INSTRUCTION → Can you put the lines below into a JSON list of strings, one string per line, with blank lines and the pictures left out?

EXTRACTED DATA →

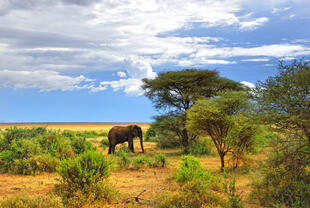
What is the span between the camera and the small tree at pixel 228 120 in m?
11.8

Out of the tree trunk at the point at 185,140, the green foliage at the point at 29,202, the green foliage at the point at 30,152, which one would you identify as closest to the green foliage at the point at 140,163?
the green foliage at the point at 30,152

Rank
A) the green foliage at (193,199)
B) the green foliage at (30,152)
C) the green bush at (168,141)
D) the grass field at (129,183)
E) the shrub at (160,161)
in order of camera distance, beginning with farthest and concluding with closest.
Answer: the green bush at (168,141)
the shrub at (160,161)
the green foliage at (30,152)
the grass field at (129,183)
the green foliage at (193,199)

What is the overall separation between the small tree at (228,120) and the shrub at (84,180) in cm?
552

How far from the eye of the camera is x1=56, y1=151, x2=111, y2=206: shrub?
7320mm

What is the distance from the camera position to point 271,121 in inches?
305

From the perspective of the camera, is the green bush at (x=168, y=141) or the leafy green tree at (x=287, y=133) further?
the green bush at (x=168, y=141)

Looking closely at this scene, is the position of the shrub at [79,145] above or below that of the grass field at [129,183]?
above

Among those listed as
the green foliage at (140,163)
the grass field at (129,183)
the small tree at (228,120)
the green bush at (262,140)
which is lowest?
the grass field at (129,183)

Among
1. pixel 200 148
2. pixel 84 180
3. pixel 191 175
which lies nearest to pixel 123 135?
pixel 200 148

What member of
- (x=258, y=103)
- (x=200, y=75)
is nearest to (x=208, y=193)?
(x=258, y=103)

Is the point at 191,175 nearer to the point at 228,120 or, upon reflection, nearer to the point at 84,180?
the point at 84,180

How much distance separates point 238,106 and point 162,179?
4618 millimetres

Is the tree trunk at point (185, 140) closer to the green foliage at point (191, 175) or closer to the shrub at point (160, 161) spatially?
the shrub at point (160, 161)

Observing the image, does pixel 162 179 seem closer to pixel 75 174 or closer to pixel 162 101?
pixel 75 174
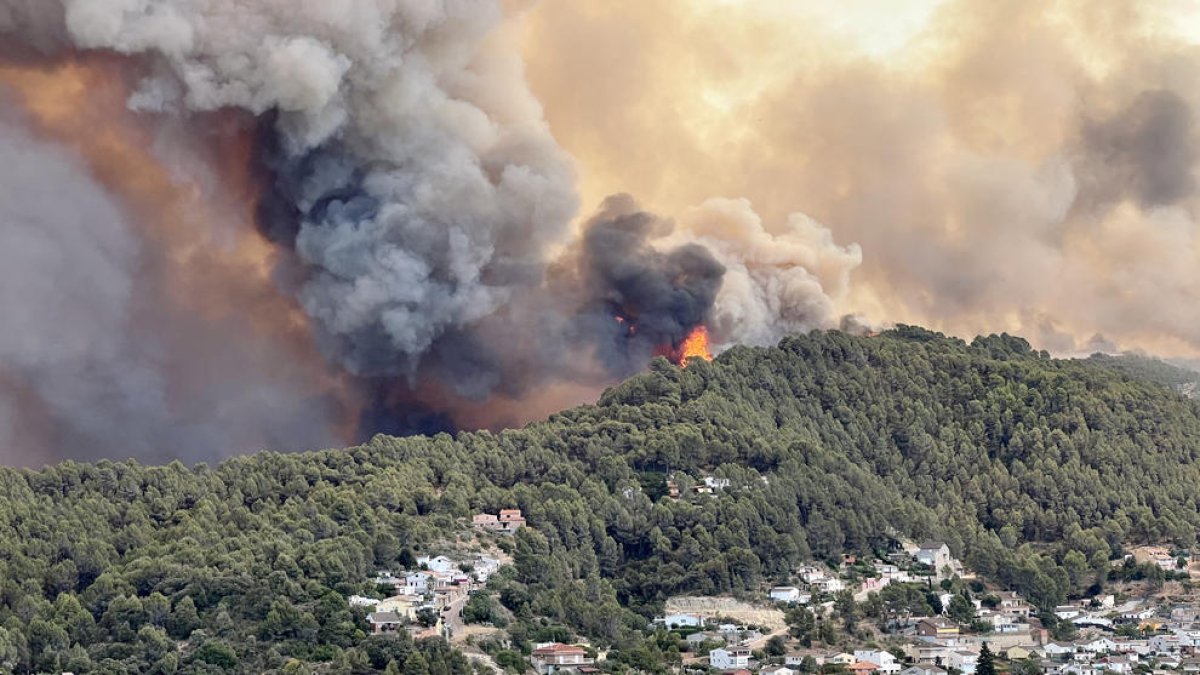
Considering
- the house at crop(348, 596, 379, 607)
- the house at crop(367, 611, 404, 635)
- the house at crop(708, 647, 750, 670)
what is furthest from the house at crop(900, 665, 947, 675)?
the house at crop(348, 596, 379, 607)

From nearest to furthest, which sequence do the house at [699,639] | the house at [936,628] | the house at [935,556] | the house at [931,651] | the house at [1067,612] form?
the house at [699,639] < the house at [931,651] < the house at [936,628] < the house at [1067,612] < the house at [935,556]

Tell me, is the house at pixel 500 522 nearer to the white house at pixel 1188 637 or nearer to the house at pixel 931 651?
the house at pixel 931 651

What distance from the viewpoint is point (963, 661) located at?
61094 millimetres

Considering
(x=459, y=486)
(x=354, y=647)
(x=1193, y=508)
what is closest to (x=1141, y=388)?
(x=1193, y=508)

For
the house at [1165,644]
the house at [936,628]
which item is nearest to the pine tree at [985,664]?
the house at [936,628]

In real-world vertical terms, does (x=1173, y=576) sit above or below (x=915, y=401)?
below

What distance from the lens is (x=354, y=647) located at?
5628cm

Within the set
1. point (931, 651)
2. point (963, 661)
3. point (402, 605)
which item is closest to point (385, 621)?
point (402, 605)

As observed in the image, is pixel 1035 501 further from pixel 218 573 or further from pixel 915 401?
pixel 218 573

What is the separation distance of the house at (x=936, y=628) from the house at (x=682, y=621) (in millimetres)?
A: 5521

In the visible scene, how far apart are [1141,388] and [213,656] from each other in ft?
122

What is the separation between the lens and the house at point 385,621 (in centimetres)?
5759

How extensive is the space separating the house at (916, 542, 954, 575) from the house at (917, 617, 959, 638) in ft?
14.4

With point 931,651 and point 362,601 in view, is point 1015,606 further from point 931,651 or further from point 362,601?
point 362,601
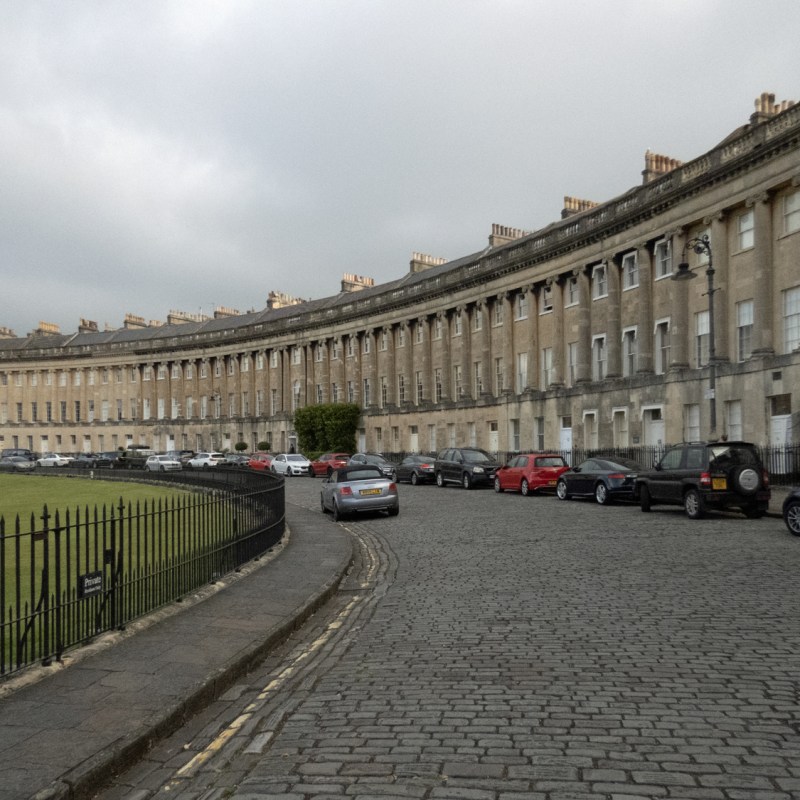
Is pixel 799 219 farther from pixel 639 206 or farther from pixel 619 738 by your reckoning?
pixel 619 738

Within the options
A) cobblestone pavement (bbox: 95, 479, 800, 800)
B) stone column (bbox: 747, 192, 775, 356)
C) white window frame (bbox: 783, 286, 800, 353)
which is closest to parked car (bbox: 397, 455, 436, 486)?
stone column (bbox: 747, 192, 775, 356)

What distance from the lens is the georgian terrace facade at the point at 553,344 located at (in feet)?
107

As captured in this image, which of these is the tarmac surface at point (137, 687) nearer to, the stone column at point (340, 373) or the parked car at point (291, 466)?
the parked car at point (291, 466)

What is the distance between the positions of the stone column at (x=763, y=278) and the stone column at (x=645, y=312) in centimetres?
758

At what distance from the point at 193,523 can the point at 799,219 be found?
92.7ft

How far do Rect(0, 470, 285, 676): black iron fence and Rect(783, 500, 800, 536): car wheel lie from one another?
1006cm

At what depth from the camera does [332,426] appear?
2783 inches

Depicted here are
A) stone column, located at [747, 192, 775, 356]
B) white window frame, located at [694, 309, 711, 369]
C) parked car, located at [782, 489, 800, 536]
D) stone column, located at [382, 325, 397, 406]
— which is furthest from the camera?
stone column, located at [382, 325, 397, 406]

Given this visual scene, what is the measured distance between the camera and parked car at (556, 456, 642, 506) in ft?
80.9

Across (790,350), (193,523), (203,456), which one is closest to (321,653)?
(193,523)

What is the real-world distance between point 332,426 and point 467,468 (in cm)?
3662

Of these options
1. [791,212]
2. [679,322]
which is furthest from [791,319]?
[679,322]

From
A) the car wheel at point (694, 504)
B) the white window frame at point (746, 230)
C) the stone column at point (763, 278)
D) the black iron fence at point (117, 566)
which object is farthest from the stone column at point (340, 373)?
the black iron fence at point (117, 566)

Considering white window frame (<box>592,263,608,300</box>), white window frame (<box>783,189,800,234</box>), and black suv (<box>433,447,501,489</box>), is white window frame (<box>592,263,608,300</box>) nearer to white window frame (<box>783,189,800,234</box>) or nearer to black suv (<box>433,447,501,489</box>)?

TASK OUTPUT →
[
  "What is the span between the camera and the small tree at pixel 228 120 in m?",
  "11.8",
  "Out of the tree trunk at the point at 185,140, the green foliage at the point at 29,202, the green foliage at the point at 30,152, which one would you identify as closest to the green foliage at the point at 140,163?",
  "the green foliage at the point at 30,152",
  "Rank",
  "A) the green foliage at (193,199)",
  "B) the green foliage at (30,152)",
  "C) the green bush at (168,141)",
  "D) the grass field at (129,183)",
  "E) the shrub at (160,161)",
  "in order of camera distance, beginning with farthest and concluding with closest.",
  "Answer: the green bush at (168,141)",
  "the shrub at (160,161)",
  "the green foliage at (30,152)",
  "the grass field at (129,183)",
  "the green foliage at (193,199)",
  "What is the overall separation between the small tree at (228,120) and the shrub at (84,180) in cm?",
  "552",
  "How far from the eye of the camera is x1=56, y1=151, x2=111, y2=206: shrub?",
  "7320mm",
  "What is the distance from the camera position to point 271,121 in inches?",
  "305",
  "From the perspective of the camera, is the green bush at (x=168, y=141) or the leafy green tree at (x=287, y=133) further?",
  "the green bush at (x=168, y=141)",
  "Looking closely at this scene, is the position of the shrub at [79,145] above or below that of the grass field at [129,183]?",
  "above",
  "Among those listed as",
  "the green foliage at (140,163)",
  "the grass field at (129,183)",
  "the small tree at (228,120)",
  "the green bush at (262,140)",
  "which is lowest?",
  "the grass field at (129,183)",
  "Among",
  "1. pixel 200 148",
  "2. pixel 84 180",
  "3. pixel 191 175",
  "which lies nearest to pixel 123 135?",
  "pixel 200 148",
  "What member of",
  "- (x=258, y=103)",
  "- (x=200, y=75)",
  "is nearest to (x=208, y=193)?",
  "(x=258, y=103)",
  "Is the point at 191,175 nearer to the point at 228,120 or, upon reflection, nearer to the point at 84,180?",
  "the point at 84,180",
  "How much distance separates point 238,106 and point 162,179?",
  "4618 millimetres",
  "Is the tree trunk at point (185, 140) closer to the green foliage at point (191, 175) or closer to the shrub at point (160, 161) spatially?",
  "the shrub at point (160, 161)",
  "Observing the image, does pixel 162 179 seem closer to pixel 75 174 or closer to pixel 162 101?",
  "pixel 75 174",
  "Considering",
  "- the house at crop(348, 596, 379, 607)",
  "- the house at crop(367, 611, 404, 635)",
  "- the house at crop(708, 647, 750, 670)",
  "what is furthest from the house at crop(900, 665, 947, 675)?",
  "the house at crop(348, 596, 379, 607)",
  "From nearest to furthest, which sequence do the house at [699,639] | the house at [936,628] | the house at [935,556] | the house at [931,651] | the house at [1067,612] form?",
  "the house at [699,639] < the house at [931,651] < the house at [936,628] < the house at [1067,612] < the house at [935,556]",
  "Tell me, is the house at pixel 500 522 nearer to the white house at pixel 1188 637 or nearer to the house at pixel 931 651?",
  "the house at pixel 931 651",
  "What distance from the viewpoint is point (963, 661) located at?",
  "61094 millimetres",
  "Considering",
  "(x=459, y=486)",
  "(x=354, y=647)",
  "(x=1193, y=508)",
  "what is closest to (x=1141, y=388)?",
  "(x=1193, y=508)",
  "For",
  "the house at [1165,644]",
  "the house at [936,628]",
  "which item is nearest to the pine tree at [985,664]?",
  "the house at [936,628]",
  "In real-world vertical terms, does (x=1173, y=576) sit above or below (x=915, y=401)?",
  "below",
  "What distance from the lens is (x=354, y=647) located at?",
  "5628cm",
  "Within the set",
  "1. point (931, 651)",
  "2. point (963, 661)",
  "3. point (402, 605)",
  "which item is closest to point (385, 621)?",
  "point (402, 605)",
  "As observed in the image, is pixel 1035 501 further from pixel 218 573 or further from pixel 915 401?",
  "pixel 218 573",
  "What is the separation distance of the house at (x=936, y=628) from the house at (x=682, y=621) (in millimetres)?",
  "A: 5521",
  "In the visible scene, how far apart are [1141,388] and [213,656] from each other in ft?",
  "122",
  "What is the separation between the lens and the house at point 385,621 (in centimetres)?",
  "5759",
  "How extensive is the space separating the house at (916, 542, 954, 575) from the house at (917, 617, 959, 638) in ft?",
  "14.4",
  "With point 931,651 and point 362,601 in view, is point 1015,606 further from point 931,651 or further from point 362,601?",
  "point 362,601",
  "Is pixel 799 219 farther from pixel 639 206 or farther from pixel 619 738 by your reckoning?",
  "pixel 619 738",
  "Within the options",
  "A) cobblestone pavement (bbox: 95, 479, 800, 800)",
  "B) stone column (bbox: 747, 192, 775, 356)",
  "C) white window frame (bbox: 783, 286, 800, 353)",
  "which is closest to parked car (bbox: 397, 455, 436, 486)?",
  "stone column (bbox: 747, 192, 775, 356)",
  "What distance from the lens is the georgian terrace facade at the point at 553,344 located at (in feet)?",
  "107",
  "As captured in this image, which of these is the tarmac surface at point (137, 687) nearer to, the stone column at point (340, 373) or the parked car at point (291, 466)?",
  "the parked car at point (291, 466)",
  "What is the distance between the positions of the stone column at (x=763, y=278) and the stone column at (x=645, y=312) in centimetres?",
  "758",
  "At what distance from the point at 193,523 can the point at 799,219 be found?",
  "92.7ft",
  "How far do Rect(0, 470, 285, 676): black iron fence and Rect(783, 500, 800, 536): car wheel lie from one another?",
  "1006cm",
  "At what depth from the camera does [332,426] appear?",
  "2783 inches",
  "Depicted here are",
  "A) stone column, located at [747, 192, 775, 356]",
  "B) white window frame, located at [694, 309, 711, 369]",
  "C) parked car, located at [782, 489, 800, 536]",
  "D) stone column, located at [382, 325, 397, 406]",
  "— which is furthest from the camera?",
  "stone column, located at [382, 325, 397, 406]",
  "Given this visual scene, what is the measured distance between the camera and parked car at (556, 456, 642, 506) in ft?",
  "80.9",
  "Across (790,350), (193,523), (203,456), which one is closest to (321,653)?",
  "(193,523)",
  "What is the real-world distance between point 332,426 and point 467,468 (in cm)?",
  "3662",
  "Of these options",
  "1. [791,212]",
  "2. [679,322]",
  "which is furthest from [791,319]?",
  "[679,322]",
  "From",
  "A) the car wheel at point (694, 504)",
  "B) the white window frame at point (746, 230)",
  "C) the stone column at point (763, 278)",
  "D) the black iron fence at point (117, 566)",
  "which object is farthest from the stone column at point (340, 373)?",
  "the black iron fence at point (117, 566)",
  "Considering white window frame (<box>592,263,608,300</box>), white window frame (<box>783,189,800,234</box>), and black suv (<box>433,447,501,489</box>), is white window frame (<box>592,263,608,300</box>) nearer to white window frame (<box>783,189,800,234</box>) or nearer to black suv (<box>433,447,501,489</box>)?"
]